— Activity —
Output, exactly as written, the lines below starting at the line containing "Turkish Airlines suspende" and ending at the line containing "Confirm expand file system raspberry pi". Drop the pictures and keep both end lines.

— Extracted material —
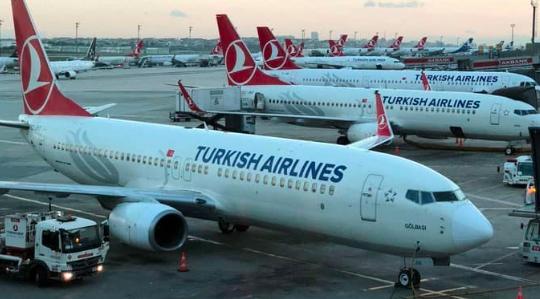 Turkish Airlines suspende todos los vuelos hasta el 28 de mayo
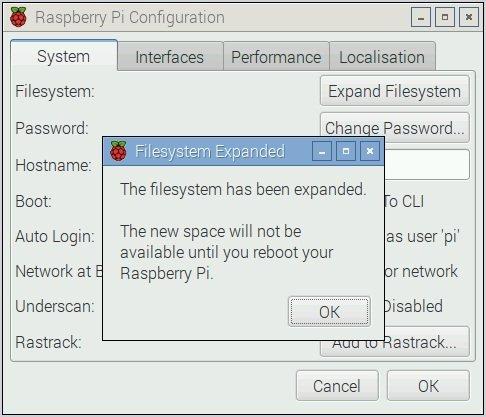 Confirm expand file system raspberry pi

* * *

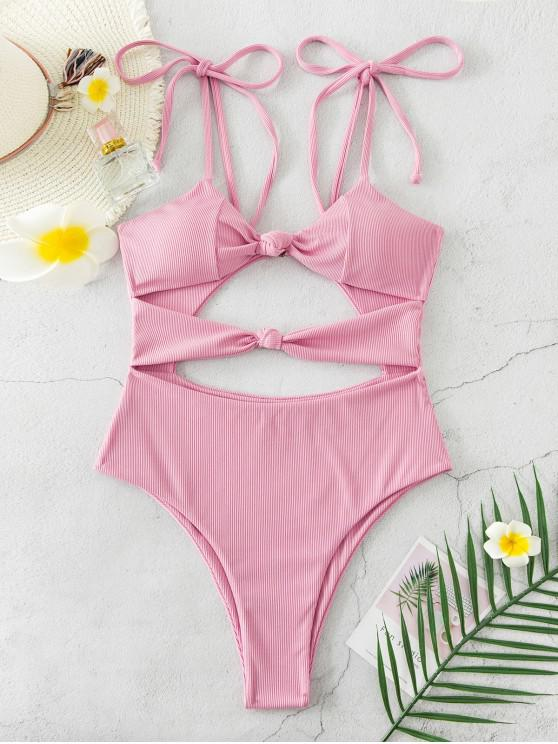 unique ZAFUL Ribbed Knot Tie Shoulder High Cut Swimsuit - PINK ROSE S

* * *

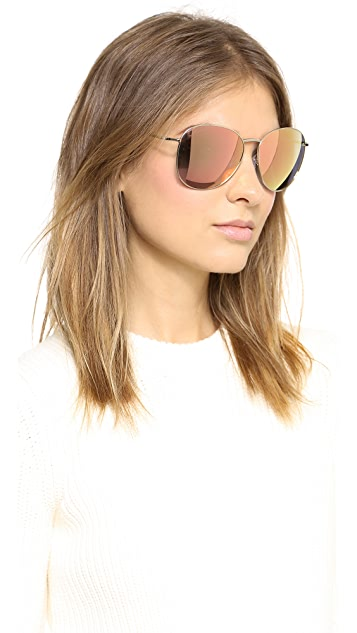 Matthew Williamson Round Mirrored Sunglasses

— Answer box —
 Turkish Airlines suspende todos los vuelos hasta el 28 de mayo
 Confirm expand file system raspberry pi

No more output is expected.